A client with recent stroke can understand the language but answers with incorrect words. Which communication problem is presenting?
- A. Aphasia
- B. Apraxia
- C. Dysarthria
- D. Dysphagia
Correct Answer: A
Rationale: Post-stroke, understanding language but using wrong words is aphasia, not apraxia, dysarthria, or dysphagia. Aphasia disrupts expression e.g., saying cat' for dog' while apraxia affects motor planning, dysarthria slurs speech, and dysphagia impairs swallowing. Leadership recognizes this imagine a frustrated patient; identifying aphasia guides therapy, enhancing recovery. This reflects nursing's role in neurological assessment, ensuring accurate communication support effectively.
A nurse is ambulating a client who has an IV with an infusion pump. After the nurse returns the client to his room and plugs in the infusion pump, the client reports a slight tingling in his hand. Which of the following actions should the nurse take?
- A. Turn off the pump
- B. Increase the infusion rate
- C. Tape the cord
- D. Notify maintenance only
Correct Answer: A
Rationale: Tingling in the hand after plugging in an IV pump suggests electrical malfunction possibly a short circuit or grounding issue posing shock or fire risks.
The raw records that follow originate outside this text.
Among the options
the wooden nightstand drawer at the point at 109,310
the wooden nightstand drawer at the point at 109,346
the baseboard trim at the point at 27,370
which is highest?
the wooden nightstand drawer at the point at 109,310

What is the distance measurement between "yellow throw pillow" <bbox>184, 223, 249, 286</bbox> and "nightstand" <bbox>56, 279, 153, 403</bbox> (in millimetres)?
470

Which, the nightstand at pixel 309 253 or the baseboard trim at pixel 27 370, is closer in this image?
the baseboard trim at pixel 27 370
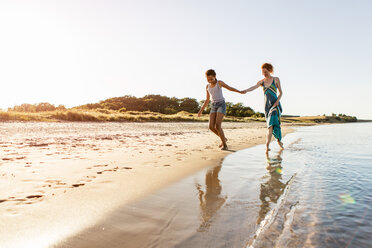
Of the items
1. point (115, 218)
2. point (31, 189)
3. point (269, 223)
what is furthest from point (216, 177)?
point (31, 189)

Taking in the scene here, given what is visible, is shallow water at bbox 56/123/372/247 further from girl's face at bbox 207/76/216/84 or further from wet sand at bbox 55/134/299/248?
girl's face at bbox 207/76/216/84

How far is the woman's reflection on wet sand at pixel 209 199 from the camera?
1.93 m

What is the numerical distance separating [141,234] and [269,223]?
981 mm

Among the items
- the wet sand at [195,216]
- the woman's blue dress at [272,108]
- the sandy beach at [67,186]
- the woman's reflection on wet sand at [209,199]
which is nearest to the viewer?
the wet sand at [195,216]

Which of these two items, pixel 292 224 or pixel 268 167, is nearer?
pixel 292 224

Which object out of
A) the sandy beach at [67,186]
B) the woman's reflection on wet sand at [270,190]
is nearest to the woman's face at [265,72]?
the sandy beach at [67,186]

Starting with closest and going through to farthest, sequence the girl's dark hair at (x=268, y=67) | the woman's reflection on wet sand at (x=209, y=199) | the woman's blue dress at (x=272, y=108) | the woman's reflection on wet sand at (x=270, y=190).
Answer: the woman's reflection on wet sand at (x=209, y=199)
the woman's reflection on wet sand at (x=270, y=190)
the girl's dark hair at (x=268, y=67)
the woman's blue dress at (x=272, y=108)

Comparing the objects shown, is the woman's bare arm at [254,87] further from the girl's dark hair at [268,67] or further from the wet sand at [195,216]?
the wet sand at [195,216]

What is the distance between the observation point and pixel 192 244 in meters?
1.54

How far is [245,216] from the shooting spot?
2006 mm

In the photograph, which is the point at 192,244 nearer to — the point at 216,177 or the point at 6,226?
the point at 6,226

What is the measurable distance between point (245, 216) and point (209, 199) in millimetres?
522

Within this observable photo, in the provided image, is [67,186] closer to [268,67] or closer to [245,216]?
[245,216]

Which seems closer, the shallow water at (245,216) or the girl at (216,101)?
the shallow water at (245,216)
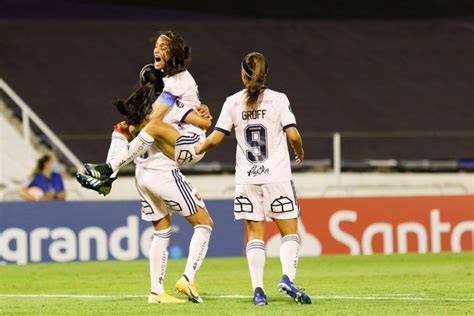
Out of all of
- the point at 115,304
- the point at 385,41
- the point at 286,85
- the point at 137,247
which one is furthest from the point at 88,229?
the point at 385,41

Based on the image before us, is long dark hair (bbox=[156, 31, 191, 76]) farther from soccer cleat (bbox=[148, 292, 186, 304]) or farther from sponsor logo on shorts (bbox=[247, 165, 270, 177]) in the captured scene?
soccer cleat (bbox=[148, 292, 186, 304])

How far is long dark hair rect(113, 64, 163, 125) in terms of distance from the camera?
37.0 feet

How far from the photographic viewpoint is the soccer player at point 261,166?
432 inches

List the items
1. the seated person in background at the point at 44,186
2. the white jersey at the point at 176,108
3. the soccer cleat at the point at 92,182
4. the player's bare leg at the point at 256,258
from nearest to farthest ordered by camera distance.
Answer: the player's bare leg at the point at 256,258
the soccer cleat at the point at 92,182
the white jersey at the point at 176,108
the seated person in background at the point at 44,186

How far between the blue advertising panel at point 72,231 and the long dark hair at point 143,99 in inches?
323

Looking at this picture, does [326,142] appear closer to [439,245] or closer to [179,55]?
[439,245]

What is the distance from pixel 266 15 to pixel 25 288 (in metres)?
20.7

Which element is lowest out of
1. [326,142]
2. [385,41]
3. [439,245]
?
[439,245]

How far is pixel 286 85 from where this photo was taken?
30.0 meters

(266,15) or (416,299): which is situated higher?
(266,15)

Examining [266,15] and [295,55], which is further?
[266,15]

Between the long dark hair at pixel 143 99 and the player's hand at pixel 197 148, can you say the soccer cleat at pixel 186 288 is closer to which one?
the player's hand at pixel 197 148

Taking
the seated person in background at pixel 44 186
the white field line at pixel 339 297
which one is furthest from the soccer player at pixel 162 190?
the seated person in background at pixel 44 186

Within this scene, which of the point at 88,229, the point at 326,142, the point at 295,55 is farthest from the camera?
the point at 295,55
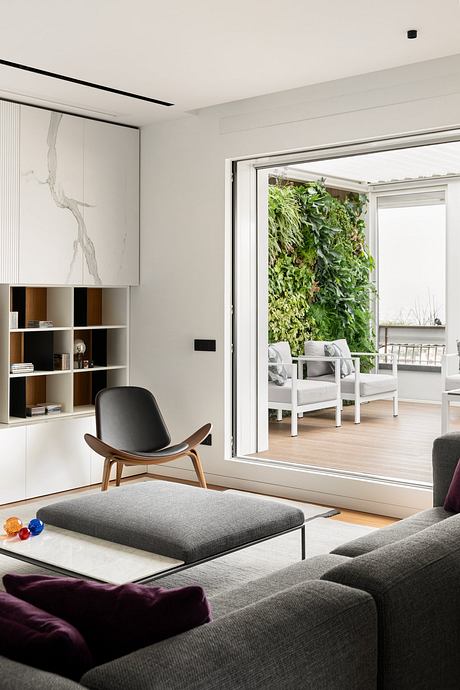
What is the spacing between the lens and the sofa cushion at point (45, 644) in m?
1.40

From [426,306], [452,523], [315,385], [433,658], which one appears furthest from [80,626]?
[426,306]

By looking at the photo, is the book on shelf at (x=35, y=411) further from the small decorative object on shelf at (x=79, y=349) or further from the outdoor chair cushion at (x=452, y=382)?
the outdoor chair cushion at (x=452, y=382)

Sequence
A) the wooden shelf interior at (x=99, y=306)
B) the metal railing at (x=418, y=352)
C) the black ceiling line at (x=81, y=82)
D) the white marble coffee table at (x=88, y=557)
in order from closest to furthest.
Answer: the white marble coffee table at (x=88, y=557), the black ceiling line at (x=81, y=82), the wooden shelf interior at (x=99, y=306), the metal railing at (x=418, y=352)

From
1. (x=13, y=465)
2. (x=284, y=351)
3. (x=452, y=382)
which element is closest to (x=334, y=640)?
(x=13, y=465)

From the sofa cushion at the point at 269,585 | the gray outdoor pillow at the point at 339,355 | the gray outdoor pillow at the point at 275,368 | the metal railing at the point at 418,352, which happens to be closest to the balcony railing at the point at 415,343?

Turning off the pump immediately halts potential harm, prioritizing client and staff safety, allowing assessment (e.g., cord damage) and tagging for repair. Increasing the rate ignores the symptom, worsening exposure, while taping the cord assumes a fix without evidence, delaying resolution. Notifying maintenance alone prolongs risk until they arrive. Shutting off aligns with safety-first principles, mitigating electrical hazards swiftly, critical in a clinical setting where equipment failure can escalate, ensuring protection until a full check confirms functionality.